Your task: No line before the one holding "ps4 ps5 used and new games 11" is to be copied; that line and all after it, through the end of the listing, are returned exactly, minus pictures.

Given data:
◇ ◇ ◇ ◇ ◇
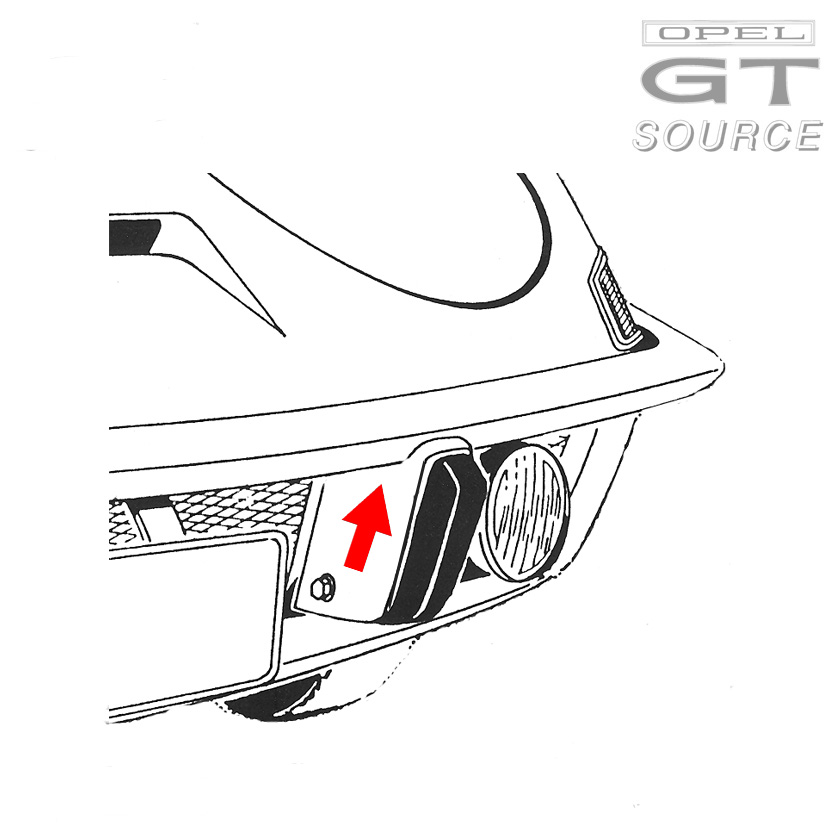 2020_opel_gt_bumper_gasket_set_diagram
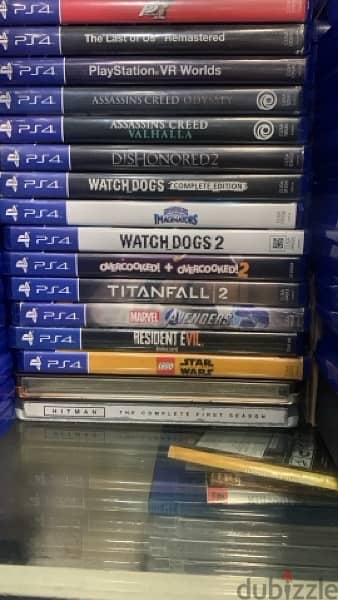 ps4 ps5 used and new games 11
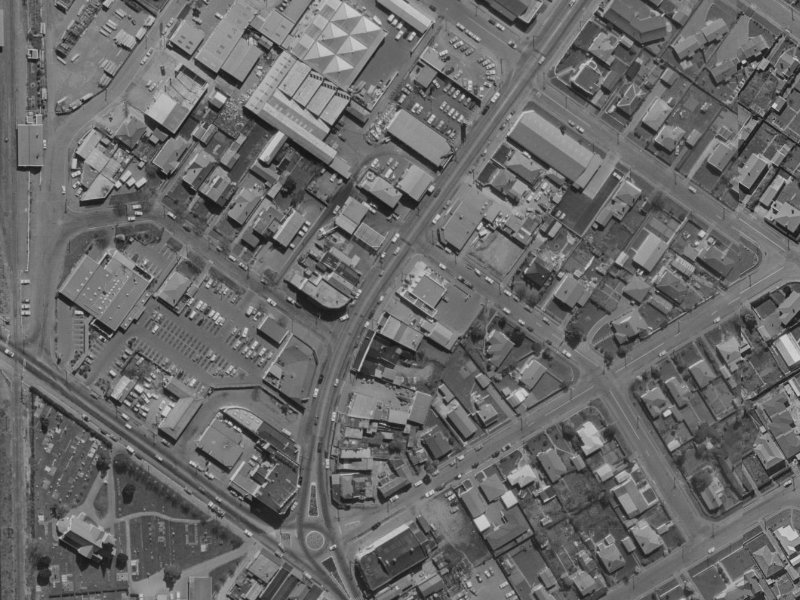 22 Main North Road from the air, 1970-1974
◇ ◇ ◇ ◇ ◇
Completed exercise:
 ps4 ps5 used and new games 11
 22 Main North Road from the air, 1970-1974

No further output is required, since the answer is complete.